STATED PROBLEM A: Copy out every row below that contains the word "face", treating uppercase and lowercase letters as different.

PROVIDED PASSAGE:
━━━━━━━━━━━━━━━━━━━━━━━━━━━━━━

Embracing the Home Yoga Practise

For some people, the home yoga practise is just a placeholder until studios reopen, which is completely understandable… but many practitioners I’ve spoken to have felt that home practice is something that they will continue to pursue, even when we can (finally!) visit studios again. Establishing a home yoga practise, be that by joining a class or a self-led practise, opens up some many fantastic inlets to deepen and develop your existing practice.

One of the greatest benefits is space and time to explore practices in a way a studio class doesn’t permit. I often pause recorded classes to take extra breaths or to go back over a particularly interesting sequence. Having said this, as wonderful as cultivating a home practice can be, I am all too aware of how challenging it can be to get the most out of your home practice, so here are some tips!

General Tips for Home Practise

Acknowledge your Yoga Spot

A dedicated, serene yoga space and an hour of uninterrupted practice is an impossible ask for the majority of people. However, even in busy or restricted home spaces, it is helpful to symbolically mark your space to help you physically connect to your yoga time. You could place a meaningful object in eyesight, or place a post-it note with your favourite quote at the top of your mat. Anything that feels grounding, joyous, or helps you tap into tapas (the Sanskrit term for the discipline needed to show up for our Yoga practices).     

Get Creative with Props 

You do not need to fit yourself out with a home yoga studio. You do not even need a yoga mat; carpet, grass, beach towels all work as alternatives, and you can source the rest from around your house too:

  • For bricks use books
  • For straps use scarves or dressing gown cords 
  • For bolsters use bed pillows and cushions
  • For eyebags use a sleep mask or scarf
  • For yin or restorative practices use a blanket instead of a mat, or even practise on the sofa or in bed. 
  • Use the wall, chairs, sofa, tables, bannisters for whatever…

Let Others Know

Letting your household know you will be practising yoga, in an effort to support your well-being, can help secure you some peace. Interruptions from others are often inevitable, and that is fine. However, explaining to people why you would appreciate the living room or some quiet for your practice is a great way to communicate your boundaries around well-being to others.

━━━━━━━━━━━━━━━━━━━━━━━━━━━━━━

STATED PROBLEM B: According to the home yoga text, what household item can stand in for yoga bricks?

━━━━━━━━━━━━━━━━━━━━━━━━━━━━━━

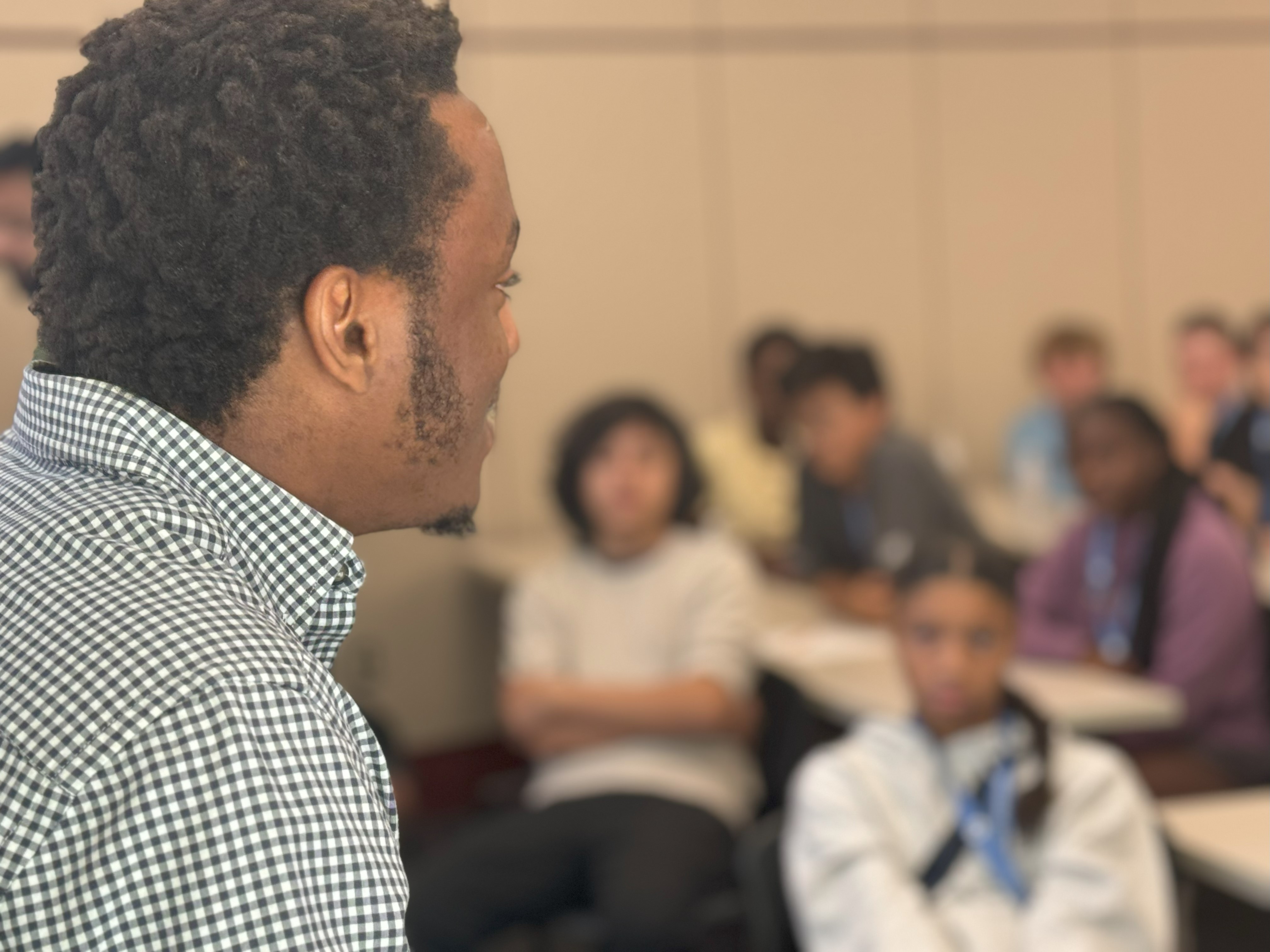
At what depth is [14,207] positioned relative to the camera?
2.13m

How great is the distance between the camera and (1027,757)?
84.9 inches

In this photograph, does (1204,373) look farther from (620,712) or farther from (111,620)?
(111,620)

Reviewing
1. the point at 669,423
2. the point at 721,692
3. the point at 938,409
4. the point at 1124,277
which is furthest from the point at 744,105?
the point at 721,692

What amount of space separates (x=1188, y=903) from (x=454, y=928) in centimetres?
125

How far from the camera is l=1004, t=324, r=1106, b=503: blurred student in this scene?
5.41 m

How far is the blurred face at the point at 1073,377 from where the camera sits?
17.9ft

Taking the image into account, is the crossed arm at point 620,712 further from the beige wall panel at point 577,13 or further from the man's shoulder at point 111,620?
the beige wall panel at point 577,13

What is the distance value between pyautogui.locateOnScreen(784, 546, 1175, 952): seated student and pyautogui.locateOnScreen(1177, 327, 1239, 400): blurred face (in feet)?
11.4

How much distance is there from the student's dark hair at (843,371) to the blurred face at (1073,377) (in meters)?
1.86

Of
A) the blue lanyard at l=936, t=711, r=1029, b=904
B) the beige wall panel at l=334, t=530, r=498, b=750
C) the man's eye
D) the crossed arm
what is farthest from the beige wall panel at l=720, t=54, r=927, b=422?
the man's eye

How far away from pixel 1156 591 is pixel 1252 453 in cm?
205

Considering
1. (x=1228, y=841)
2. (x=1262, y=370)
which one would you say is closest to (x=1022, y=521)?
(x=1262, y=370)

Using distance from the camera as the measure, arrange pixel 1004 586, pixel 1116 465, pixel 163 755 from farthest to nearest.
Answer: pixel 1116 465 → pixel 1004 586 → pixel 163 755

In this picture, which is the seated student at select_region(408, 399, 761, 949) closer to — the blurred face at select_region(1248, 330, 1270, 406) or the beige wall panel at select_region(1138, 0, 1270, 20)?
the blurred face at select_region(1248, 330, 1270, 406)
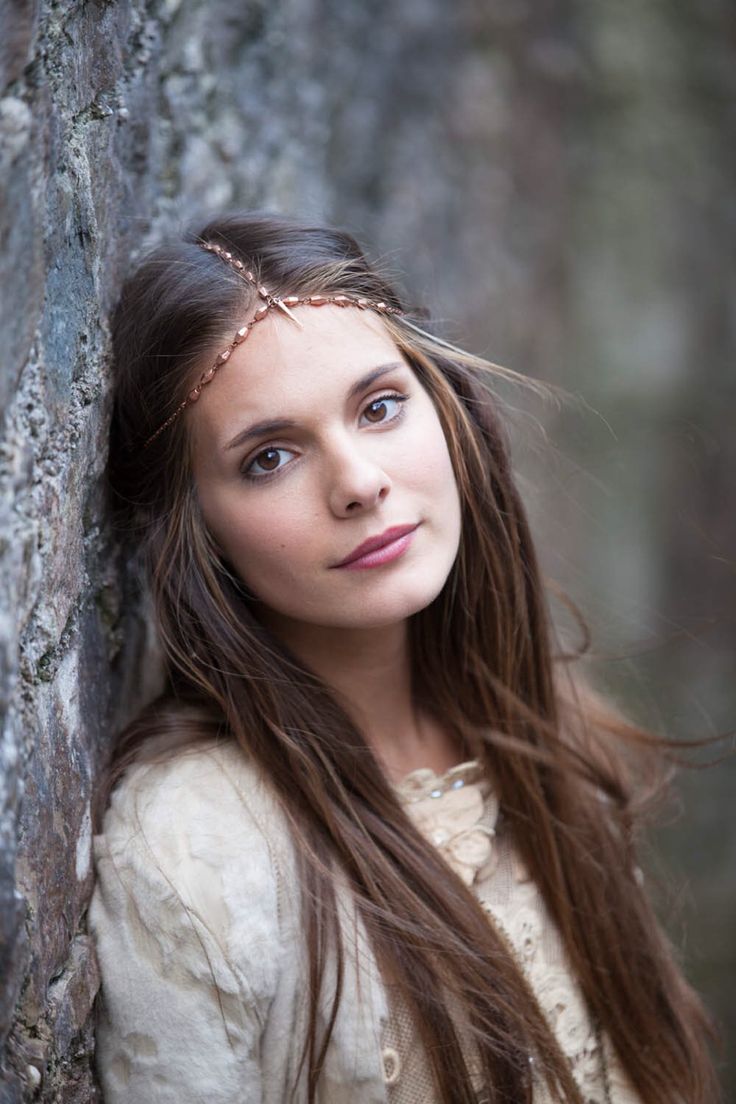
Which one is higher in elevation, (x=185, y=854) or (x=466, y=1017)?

━━━━━━━━━━━━━━━━━━━━━━━━━━━━━━

TASK ANSWER A:
How far is the blurred face at the point at 1073,377 from where the camera sits?
What is the distance value between pyautogui.locateOnScreen(784, 546, 1175, 952): seated student and pyautogui.locateOnScreen(1177, 327, 1239, 400): blurred face (in feet)?
How much distance is there from the student's dark hair at (843,371) to the blurred face at (1073,377) (in meters)?
In this picture, which is the seated student at select_region(408, 399, 761, 949) closer to — the blurred face at select_region(1248, 330, 1270, 406) or the beige wall panel at select_region(1138, 0, 1270, 20)?
the blurred face at select_region(1248, 330, 1270, 406)

TASK ANSWER B: Books